Although the wording of section 213 suggests that the employment relationship commence only when a person physically starts working for another person or the state, recent caselaw has suggested otherwise.
In the Labour Court Judgement of Du Preez v South African Local Government Bargaining Council (“SALGBC”) and Others (C147/15) [2017] ZALCCT 11, the applicant took the arbitrator’s jurisdictional ruling that the applicant was never an employee of the municipality, on review. An employment contract was offered to the applicant, who accepted it. However, before commencing physical employment with the employer, the employer relied on a suspensive condition in the employment offer to withdraw the offer of employment.
The court agreed with the applicant in finding that his employment relationship with the municipality had been terminated, and the alleged withdrawal of the offer by the municipality was tantamount to a dismissal. In setting aside, the jurisdictional ruling, the court referred the matter back to the bargaining council to be heard on the merits of his dismissal dispute, thereby ruling that an employment relationship commenced even before the applicant physically started working for the municipality.
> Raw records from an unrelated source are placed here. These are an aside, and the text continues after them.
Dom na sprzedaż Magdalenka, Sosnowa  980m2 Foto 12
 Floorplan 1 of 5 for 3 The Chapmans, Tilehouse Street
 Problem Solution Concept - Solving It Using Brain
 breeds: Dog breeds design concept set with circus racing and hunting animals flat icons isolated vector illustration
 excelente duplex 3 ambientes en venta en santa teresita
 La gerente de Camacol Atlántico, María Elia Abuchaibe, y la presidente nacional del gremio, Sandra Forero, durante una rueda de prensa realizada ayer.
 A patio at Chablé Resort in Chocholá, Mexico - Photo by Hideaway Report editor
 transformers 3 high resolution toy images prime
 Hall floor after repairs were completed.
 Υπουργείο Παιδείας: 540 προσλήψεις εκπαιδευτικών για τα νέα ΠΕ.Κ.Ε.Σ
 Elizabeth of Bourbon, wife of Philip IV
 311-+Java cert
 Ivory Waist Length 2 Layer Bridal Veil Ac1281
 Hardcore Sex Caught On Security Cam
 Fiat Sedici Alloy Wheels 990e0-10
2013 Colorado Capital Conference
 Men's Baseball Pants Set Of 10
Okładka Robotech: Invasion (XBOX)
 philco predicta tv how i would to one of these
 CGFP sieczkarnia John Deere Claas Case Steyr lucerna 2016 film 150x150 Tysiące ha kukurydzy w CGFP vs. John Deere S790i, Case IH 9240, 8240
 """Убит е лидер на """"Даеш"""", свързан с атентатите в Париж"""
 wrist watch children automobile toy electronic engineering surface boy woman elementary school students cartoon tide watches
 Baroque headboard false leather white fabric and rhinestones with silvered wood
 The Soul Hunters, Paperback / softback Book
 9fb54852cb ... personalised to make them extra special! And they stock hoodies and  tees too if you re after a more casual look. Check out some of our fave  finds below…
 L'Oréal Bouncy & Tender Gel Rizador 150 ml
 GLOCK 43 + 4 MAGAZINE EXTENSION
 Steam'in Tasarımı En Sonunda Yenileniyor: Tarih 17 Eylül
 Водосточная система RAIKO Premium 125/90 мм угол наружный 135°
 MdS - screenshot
The court thereby confirmed the judgement in Wyeth SA (Pty) Ltd v Mangele & others 2005, 6 BLLR 523. In Wyeth, an offer of employment was made per an employment contract which was accepted and signed by Mangele. However, prior to commencing with employment, the employer terminated the contract of employment, having deemed Mangele to act dishonest in purchasing a vehicle, which was part of his remuneration package. Mangele reported for duty on the day agreed to in the employment contract and was advised that he was not employed at Wyeth SA.
The employee deemed this as an unfair dismissal, and the commissioner agreed by ruling that Mangele had become an employee the moment he accepted Wyeth’s offer of employment. Wyeth referred the matter to the labour court relying on an earlier labour court finding in Whitehead v Woolworths (Pty) Ltd (1999 20 ILJ 2133), that a person who is a party to a contract of employment, but who has not yet commenced working, is not an employee for purposes of the LRA.
Despite its earlier finding, the Labour Court and thereafter the Labour Appeal Court upheld the decision by the CCMA; that Mangele had achieved legal employee status the moment his employment contract was signed. The Labour Appeal Court held that “common sense, justice and the values of the Constitution would be best served by extending the literal construction of the definition of an employee in section 213 of the to include someone who had concluded a contract of employment which would commence at a future date.”
It can therefore be concluded that the employment relationship commences on the acceptance of the employment offer or on the signing of the employment contract. It is therefore not necessary for an employee to physically commence employment to qualify as an “employee” under section 213 of the LRA.